**PROBLEM DETAILS**
Gather every line of the listing below that contains the word "farthest".

==== DATA FOR THE TASK ====

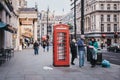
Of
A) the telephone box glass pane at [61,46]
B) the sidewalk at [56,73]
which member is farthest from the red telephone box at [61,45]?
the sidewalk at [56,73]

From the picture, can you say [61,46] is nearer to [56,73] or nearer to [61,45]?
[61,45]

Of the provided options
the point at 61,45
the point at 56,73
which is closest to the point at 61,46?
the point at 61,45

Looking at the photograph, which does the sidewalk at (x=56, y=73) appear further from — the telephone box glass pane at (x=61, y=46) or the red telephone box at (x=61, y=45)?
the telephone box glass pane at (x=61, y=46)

====
==== DATA FOR THE TASK ====

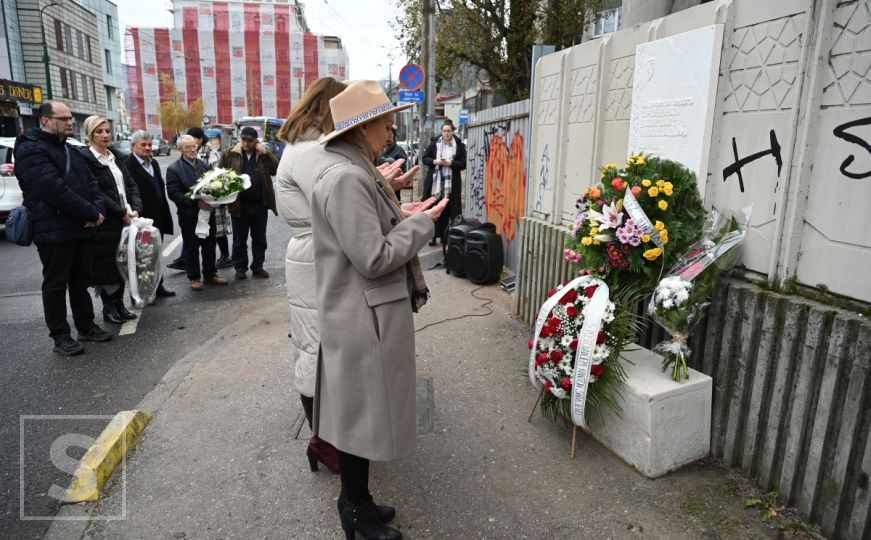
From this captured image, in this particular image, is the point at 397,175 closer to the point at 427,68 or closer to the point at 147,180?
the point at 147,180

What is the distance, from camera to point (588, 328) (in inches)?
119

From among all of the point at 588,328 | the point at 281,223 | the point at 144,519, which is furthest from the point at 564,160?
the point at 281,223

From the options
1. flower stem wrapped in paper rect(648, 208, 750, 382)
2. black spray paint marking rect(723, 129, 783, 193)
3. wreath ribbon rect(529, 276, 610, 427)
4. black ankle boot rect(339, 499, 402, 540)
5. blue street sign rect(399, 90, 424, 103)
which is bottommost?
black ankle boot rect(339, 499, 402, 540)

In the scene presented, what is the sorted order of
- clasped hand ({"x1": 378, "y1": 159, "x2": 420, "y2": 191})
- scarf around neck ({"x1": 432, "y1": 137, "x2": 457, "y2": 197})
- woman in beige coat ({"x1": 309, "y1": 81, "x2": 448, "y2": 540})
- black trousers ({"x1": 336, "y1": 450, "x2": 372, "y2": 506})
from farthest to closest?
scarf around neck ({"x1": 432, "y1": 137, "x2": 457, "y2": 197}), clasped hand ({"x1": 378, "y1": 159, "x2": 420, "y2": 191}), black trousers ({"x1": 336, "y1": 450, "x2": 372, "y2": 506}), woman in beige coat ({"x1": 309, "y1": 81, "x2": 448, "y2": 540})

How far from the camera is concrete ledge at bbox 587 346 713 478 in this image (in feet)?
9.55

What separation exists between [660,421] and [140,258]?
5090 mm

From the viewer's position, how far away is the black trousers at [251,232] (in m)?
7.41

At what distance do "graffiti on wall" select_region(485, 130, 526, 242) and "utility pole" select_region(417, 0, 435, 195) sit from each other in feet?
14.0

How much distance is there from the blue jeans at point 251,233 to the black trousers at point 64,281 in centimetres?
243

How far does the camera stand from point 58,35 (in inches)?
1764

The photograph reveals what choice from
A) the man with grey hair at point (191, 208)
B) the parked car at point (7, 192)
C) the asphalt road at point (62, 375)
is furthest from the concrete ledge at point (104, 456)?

====
==== DATA FOR THE TASK ====

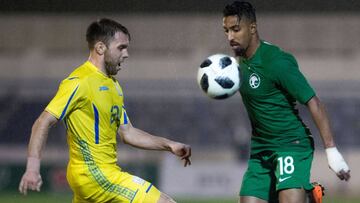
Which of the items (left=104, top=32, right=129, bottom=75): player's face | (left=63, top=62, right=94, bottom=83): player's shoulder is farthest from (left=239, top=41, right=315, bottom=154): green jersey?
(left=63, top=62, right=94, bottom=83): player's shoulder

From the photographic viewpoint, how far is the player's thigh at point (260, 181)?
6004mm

====

**EXERCISE SOLUTION**
which member is farthest from the red telephone box at [61,45]?
from farthest to closest?
Which of the items (left=104, top=32, right=129, bottom=75): player's face | (left=63, top=62, right=94, bottom=83): player's shoulder is farthest from (left=239, top=41, right=315, bottom=154): green jersey?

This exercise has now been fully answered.